In one of the bleakest forecast for the West, Stiglitz sees more pain if economies in Europe and the US go on an austerity drive to improve their deficits. Stiglitz is certain that there would be more mortgage defaults and unemployment in the US would not reach normal levels until the middle of the decade. “We expect the number in 2010 to be larger than in 2009. Things are getting worse. That’s one of the reasons why I am not optimistic about a quick recovery.”
Stiglitz, a winner of the 2001 Nobel Prize and the John Bates Clark medal in 1979, awarded to economists under 40, came into limelight with his attacks on economic orthodoxy in the wake of the 1997 Asian crisis. The International Monetary Fund, or IMF, had imposed stringent austerity measures, which meant swinging cuts in the budget deficit and government spending, as currencies plunged in the wake of a balance of payment crisis.
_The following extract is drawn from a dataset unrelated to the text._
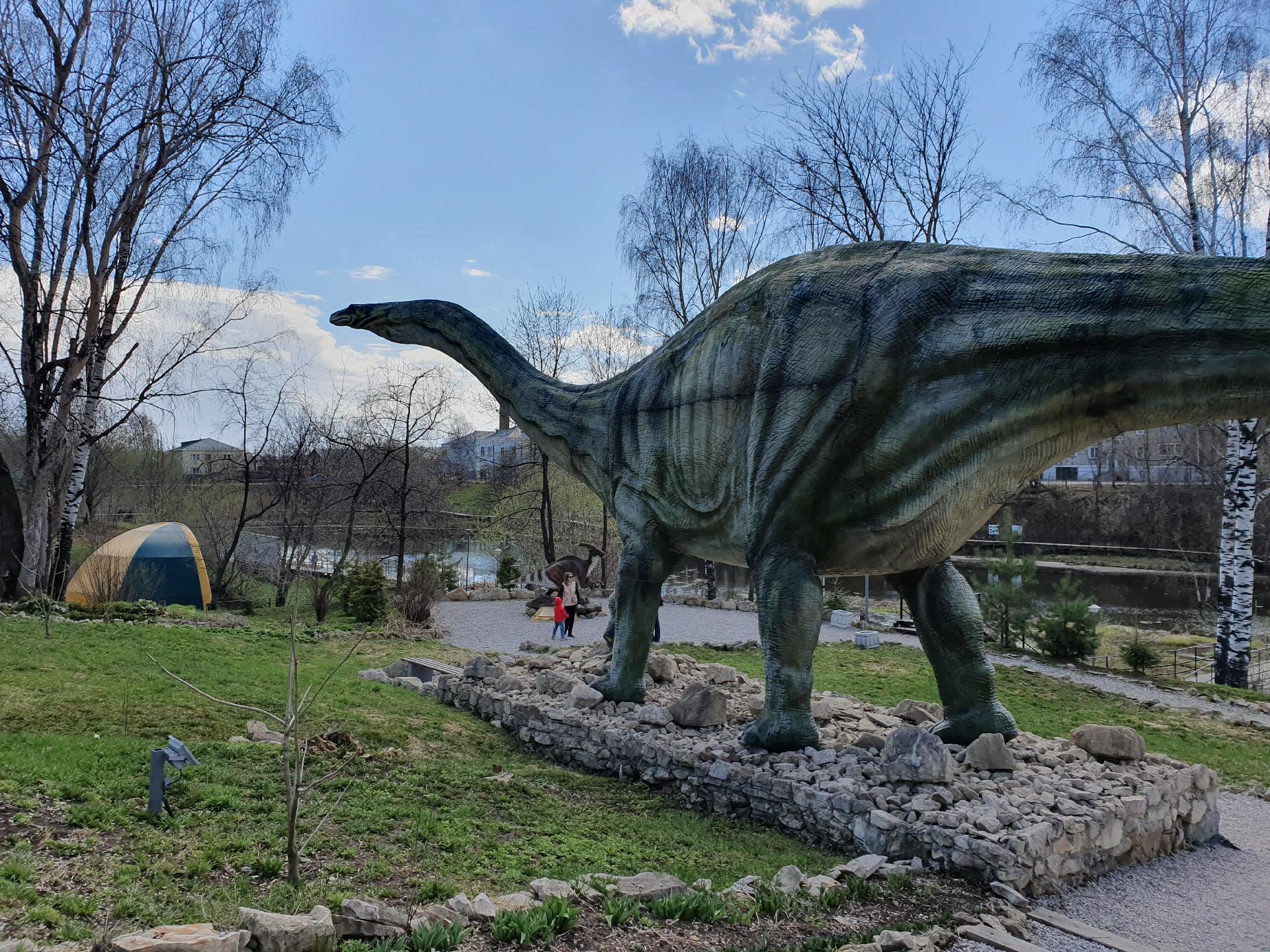 Апатозавр в динопарке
Stiglitz’s ferocious attacks on the IMF’s standard prescriptions, both for dealing with crises as well as the broad gamut of free-market policies known as the ‘Washington Consensus’, reportedly led to his firing in 2000 from the World Bank. Ten years later, Europe is following the same policies, he says.
Stiglitz is happy that India did not follow the policies prescribed by the US. “Our regulatory structure was very flawed. People like (Henry) Paulson — who helped create the problem — were telling India that you should follow the American way. I am glad that you didn’t follow Paulson’s advice.”